The study utilized 28 large language models of varying complexity to analyze fMRI data from participants listening to continuous speech. They found that the accuracy of fMRI prediction improved with model complexity, and more importantly, this improvement was more pronounced in the left hemisphere than in the right, demonstrating left-hemispheric dominance. This finding bridges the gap between previous research and suggests more complex models are essential for better understanding brain activity during language processing.
Key Takeaways#
Why does it matter?#
This paper is crucial because it resolves the conflict between classic aphasia findings showing left-hemisphere language dominance and recent fMRI studies exhibiting symmetric brain activation during naturalistic language processing.
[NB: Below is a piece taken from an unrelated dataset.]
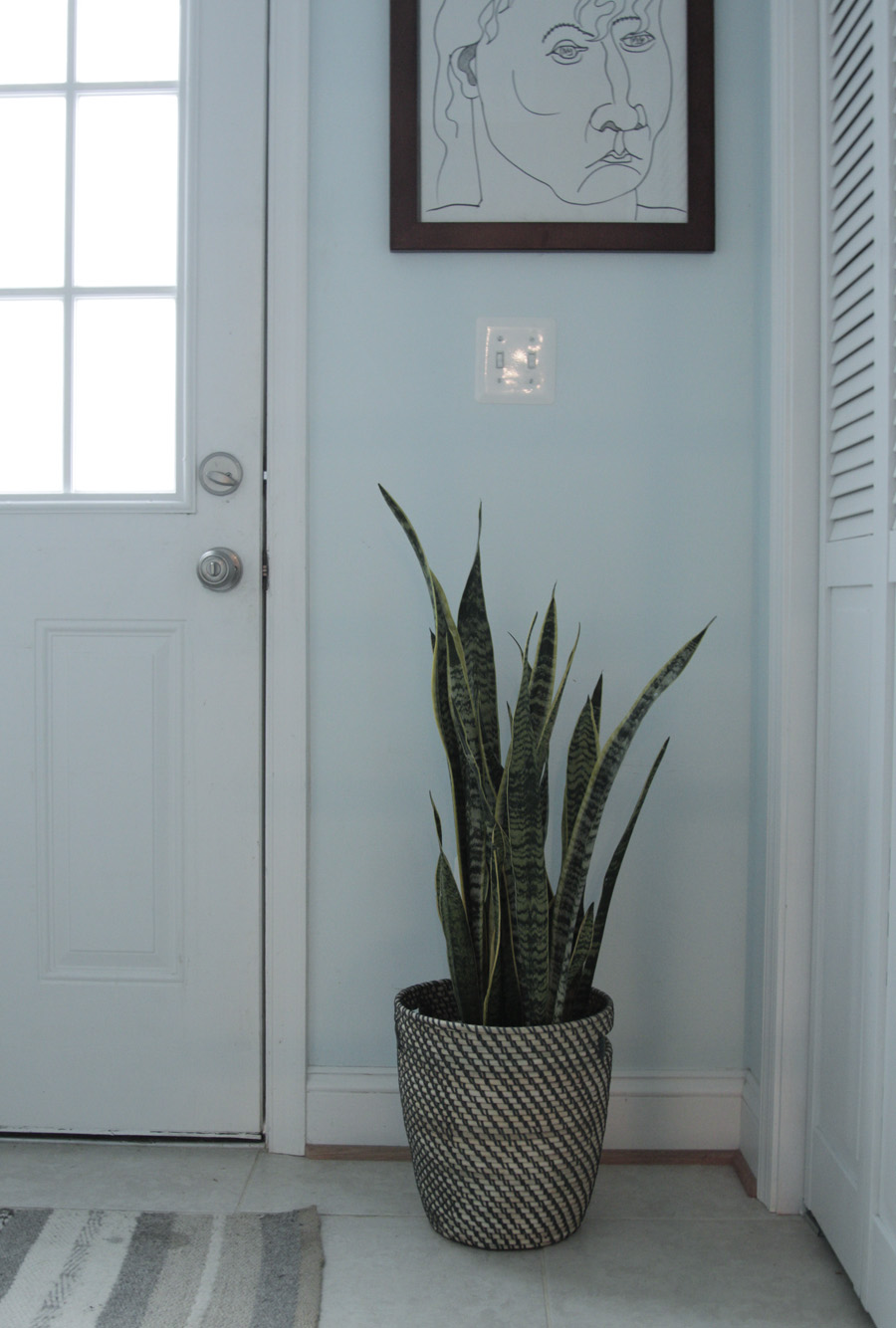 Snake plant laying low in the laundry room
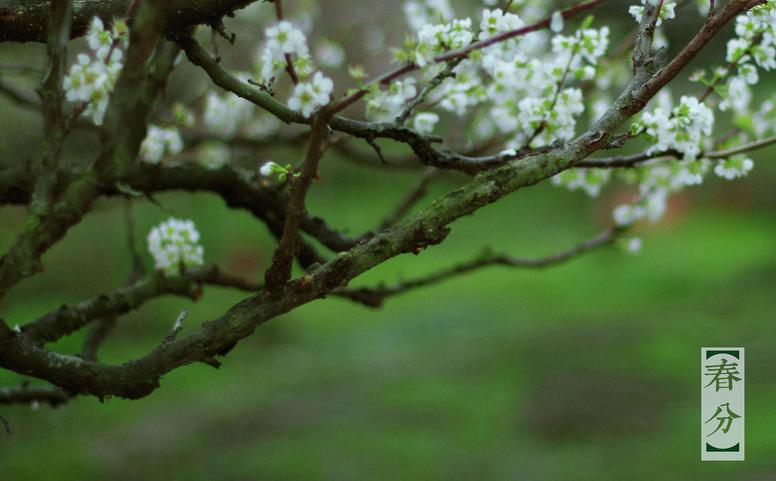 春分时节怎么养生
By demonstrating a scaling law linking the complexity of language models to increased left-lateralization in fMRI predictions, it provides insights into brain-language relationships and encourages further research on the interplay of model complexity and hemispheric asymmetry.
Visual Insights#
Figure 1 shows the results of analyzing inter-subject correlations in fMRI data. Panel (a) displays a distribution showing the correlation between the fMRI time courses of two subject subgroups. The vertical dotted line indicates the threshold used to identify the top 25% most correlated voxels. Panel (b) presents a glass brain visualization, highlighting these top 25% voxels with warmer colors. These voxels represent brain regions with high inter-subject reliability in fMRI responses, indicating consistent activation patterns across individuals. This suggests these regions are robust and significant for further analysis in the study.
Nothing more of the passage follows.